There was much doubt in the mind of the trial court, shared by counsel for appellant at the trial, as to whether the validity of the sale and the items constituting the lien claim for feeding and caring for said cattle were triable in said action for rescission. The court seemed to be of the view that the expense of feeding and caring for the stock and the sale thereof to reimburse the respondent for his outlay was admissible only to excuse the inability of respondent to make delivery at the close of the trial, as they had passed out of his possession and into the possession of their purchasers. The pleadings expressly made the legality of sale and fairness of the lien claim issues in the case. Certainly, too, the issues were incidentally involved, and the parties should not be required to litigate issues in a separate action which are so closely correlated to the main issue as were said questions in the instant case. The court did find, after hearing considerable evidence on the issue, that the respondent was entitled to a lien, and that after proceedings had in accordance with law said cattle were sold, except one head thereof, in satisfaction of his lien, but the proceeds of such sale were insufficient to pay the amount of respondent's lien. The sources of evidence seem to have been exhausted as to the subject matter, and there seems to be no reasonable probability that appellant can or could have refuted the evidence which tends to show that the lien sale price of said cattle was far below the costs of feeding and caring for said stock, which extended over a period of some eighteen or twenty months. Appellant had ample opportunity to produce such witnesses, if any there were, to rebut this testimony, but chose not to do so. This case has been twice tried and has been before three appellate courts. One of the parties is bound to sustain a loss. The respondent has paid to the appellant $3,500 for twenty head of cattle of questionable comparative value. Appellant, on the other hand, stands to lose his herd of twenty head. The trial court upon a full hearing determined the issues in favor of respondent. We feel satisfied that the evidence, by reason of the source from which it must be obtained, has been fully exploited and that a resubmission of the issues of feeding and caring for said cattle would rather add to the already heavy burdens of the appellant than lighten them.

■ GIVEN DATA:
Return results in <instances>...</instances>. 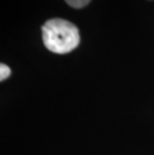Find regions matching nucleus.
I'll list each match as a JSON object with an SVG mask.
<instances>
[{"label": "nucleus", "instance_id": "f257e3e1", "mask_svg": "<svg viewBox=\"0 0 154 155\" xmlns=\"http://www.w3.org/2000/svg\"><path fill=\"white\" fill-rule=\"evenodd\" d=\"M42 39L49 51L58 54L71 52L80 42L78 28L61 18L50 19L42 26Z\"/></svg>", "mask_w": 154, "mask_h": 155}, {"label": "nucleus", "instance_id": "f03ea898", "mask_svg": "<svg viewBox=\"0 0 154 155\" xmlns=\"http://www.w3.org/2000/svg\"><path fill=\"white\" fill-rule=\"evenodd\" d=\"M90 1L91 0H65V2H66L68 5L73 8H77V9L86 6Z\"/></svg>", "mask_w": 154, "mask_h": 155}, {"label": "nucleus", "instance_id": "7ed1b4c3", "mask_svg": "<svg viewBox=\"0 0 154 155\" xmlns=\"http://www.w3.org/2000/svg\"><path fill=\"white\" fill-rule=\"evenodd\" d=\"M11 74V70L7 65L1 63L0 65V80L3 81L5 79H7Z\"/></svg>", "mask_w": 154, "mask_h": 155}]
</instances>
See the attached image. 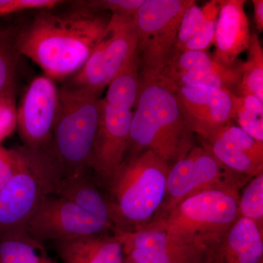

■ PROBLEM TO WORK ON: From the opinion excerpt, list each finding the trial court made after hearing evidence on the lien issue.

■ ANSWER BELOW:
- The respondent was entitled to a lien.
- After proceedings had in accordance with law, the cattle, except one head, were sold in satisfaction of his lien.
- The proceeds of that sale were insufficient to pay the amount of the respondent's lien.